Pendergast se inclinó en la silla. Seguía manteniendo una neutralidad facial inescrutable y turbadora.
—Señor Purview, tiene usted la posibilidad de hacerme un grandísimo favor, por el que será recompensado con creces. Ecce signum.
Volvió a meter la mano en el bolsillo y sacó un pequeño sobre, que dejó sobre la mesa al mismo tiempo que recuperaba su identificación.
Purview no pudo aguantarse. Abrió un poco el sobre y vio que contenía un fajo de billetes de cien.
—Diez mil dólares —dijo el agente.
Mucho dinero solo por facilitar un nombre y una dirección… Purview empezó a preguntarse de qué se trataba: drogas, tal vez, delito organizado… ¿O quizá una estafa? ¿O incitación al delito? En todo caso no le gustaba.
—Dudo que sus superiores vieran con muy buenos ojos su tentativa de soborno —dijo—. Quédese con el dinero.
Pendergast hizo un gesto como el de ahuyentar a una importuna mosca.
—Le ofrezco una zanahoria.
Y añadió una pausa elocuente, como si se abstuviera de formular la otra mitad de la ecuación.
Purview sintió un escalofrío.
—Todo tiene su procedimiento, agente… mmm… Pendergast. Le ayudaré cuando vea una orden judicial que así me lo indique, no antes. En cualquier caso, no pienso coger el dinero.
Al principio el agente del FBI no contestó. Después, con un levísimo suspiro (imposible saber si de tristeza o de fastidio), cogió el dinero de la mesa y se lo guardó en el bolsillo interior del traje negro.

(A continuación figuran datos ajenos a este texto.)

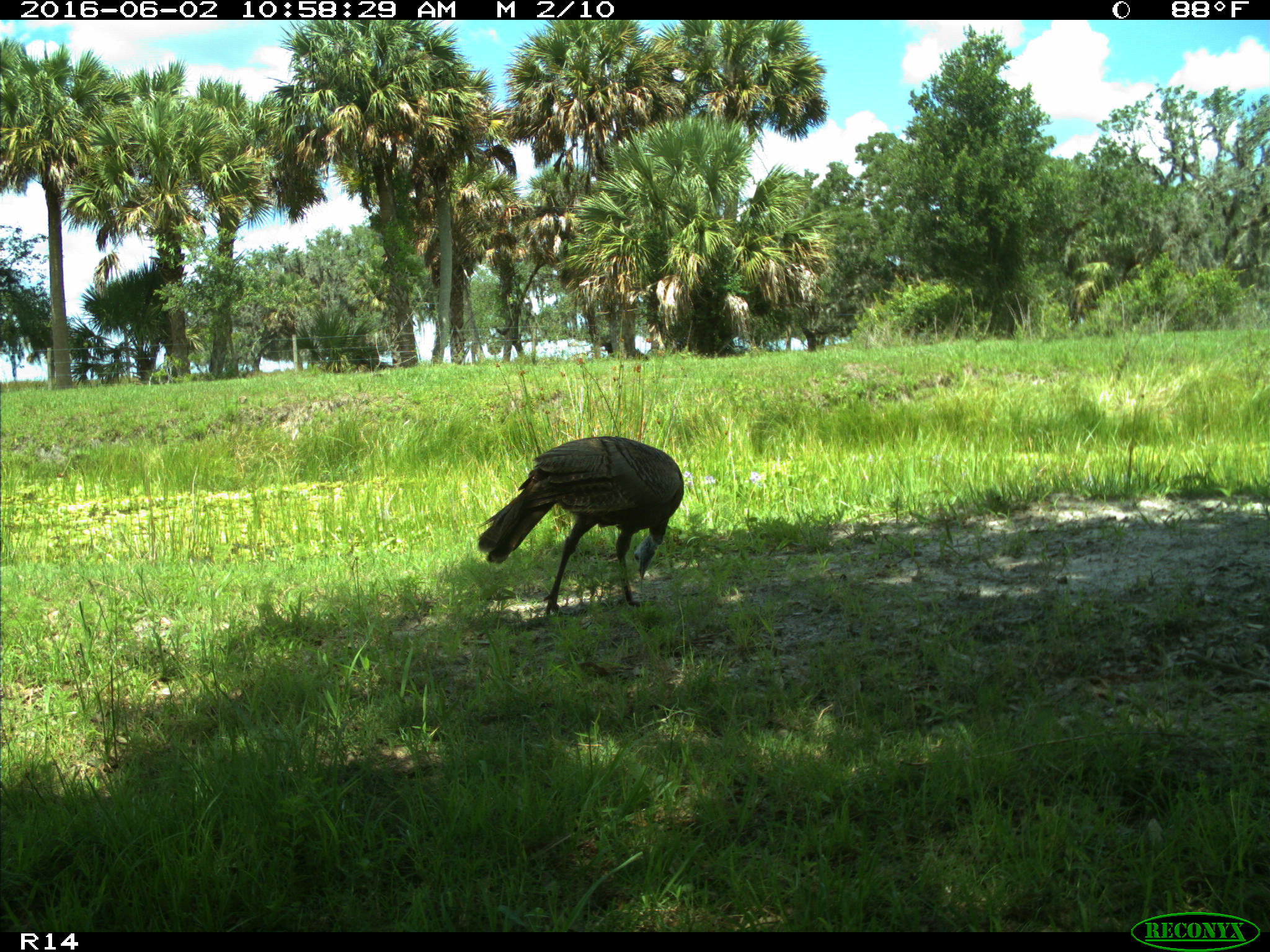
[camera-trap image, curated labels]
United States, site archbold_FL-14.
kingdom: Animalia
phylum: Chordata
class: Aves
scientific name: Aves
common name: birds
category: unidentified bird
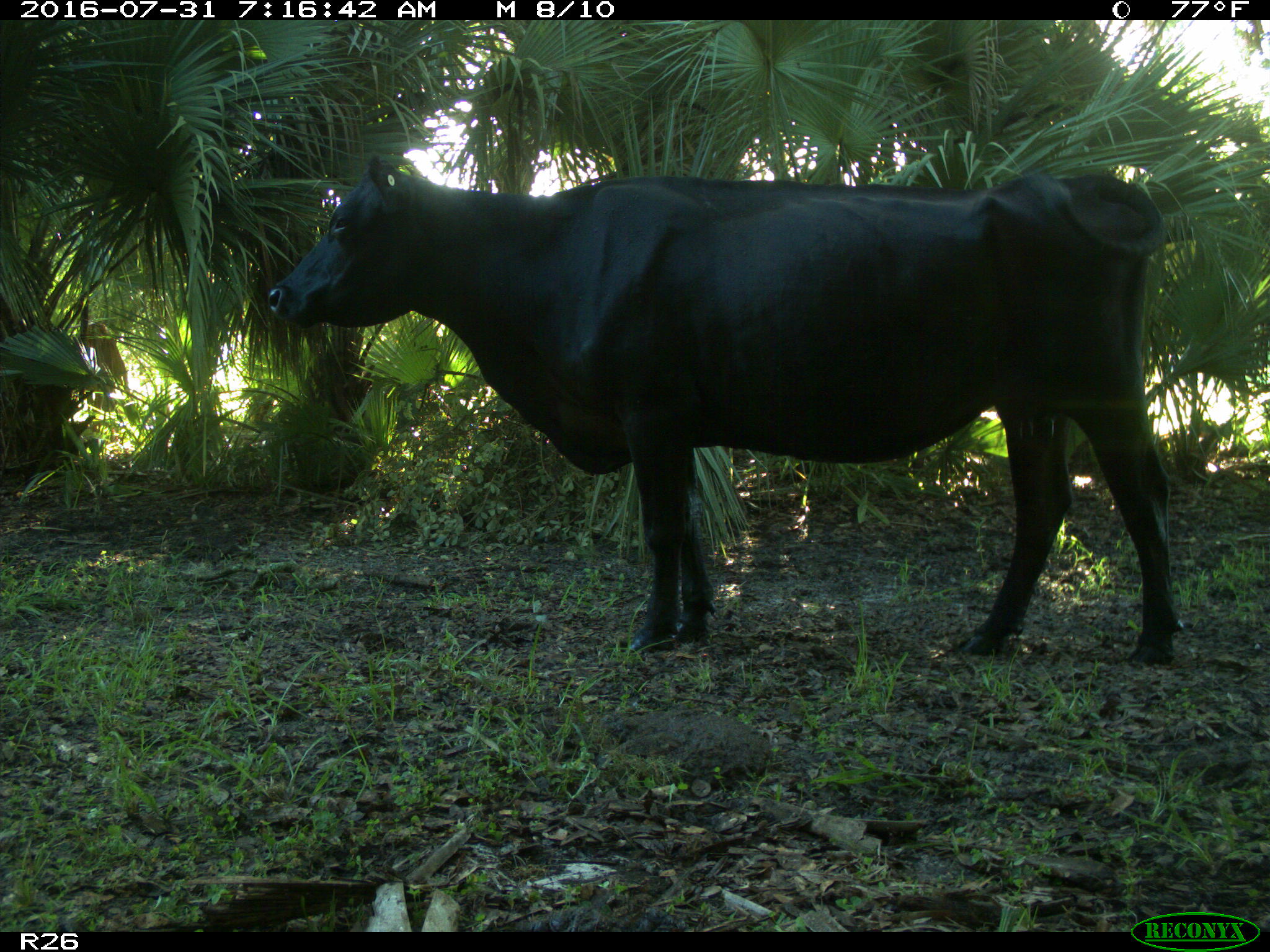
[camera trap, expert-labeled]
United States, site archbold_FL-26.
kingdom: Animalia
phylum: Chordata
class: Mammalia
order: Artiodactyla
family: Bovidae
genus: Bos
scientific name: Bos taurus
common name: domestic cow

—Pues lo siento por usted —dijo en voz baja—. Preste atención, por favor. No soy un hombre a quien le sobre el tiempo, sino todo lo contrario. No tengo ganas ni paciencia para discutir sobre minucias legales. Ha demostrado ser una persona honrada. Mejor para usted. ¿Desea que averigüemos hasta qué punto es una persona… valiente? Deje que le diga una cosa: le aseguro que me dará esos documentos. Solo falta saber la cantidad de mortificación que deberá soportar antes de dármelos.
Thomas Purview no se había dejado intimidar por nadie en toda su vida adulta, y no tenía intención de que fuera la primera vez. Se levantó de la mesa.
—Haga el favor de marcharse, agente Pendergast; si no avisaré a la policía.
Ni aun así Pendergast dio muestras de ponerse en pie.
—Las actas del almacén en cuestión son relativamente viejas —dijo—. Unos veinte años. No están disponibles en formato digital. Lo he comprobado. Pero hay tanta información que sí lo está… Flota por el éter virtual, señor Purview. No hay más que alargar el brazo y cogerla. Y yo dispongo de una fuente, alguien de gran talento, a quien se le da excepcionalmente bien esto último. Me ha facilitado otra dirección de la que considero que deberíamos hablar; aparte de la de Oíd County Lañe 299, quiero decir… Se trata de una dirección de especial interés.
Purview levantó el teléfono y empezó a marcar el 911.
—Park Avenue South 129.
La mano se quedó en el aire.
—Verá, señor Purview —añadió Pendergast—, el material disponible en internet no se reduce a informes y documentación. También hay fotos; grabaciones de cámaras de seguridad, por ejemplo, si se sabe cómo acceder a ellas.
Pendergast metió la mano en su traje y sacó una libreta.
—Durante las últimas horas, mi… esto… fuente ha enviado un gusano por la espina dorsal de la red y ha usado software de reconocimiento para encontrar imágenes de su cara. Entre otros sitios las ha encontrado en las cámaras de seguridad de esta dirección específica.
Purview se había quedado muy quieto.
—En ellas aparece usted en compañía de una tal Felicia Lourdes, del apartamento 14-A. Una chica preciosa, que podría ser su hija. Y tiene usted varias. Hijas, me refiero. ¿Correcto?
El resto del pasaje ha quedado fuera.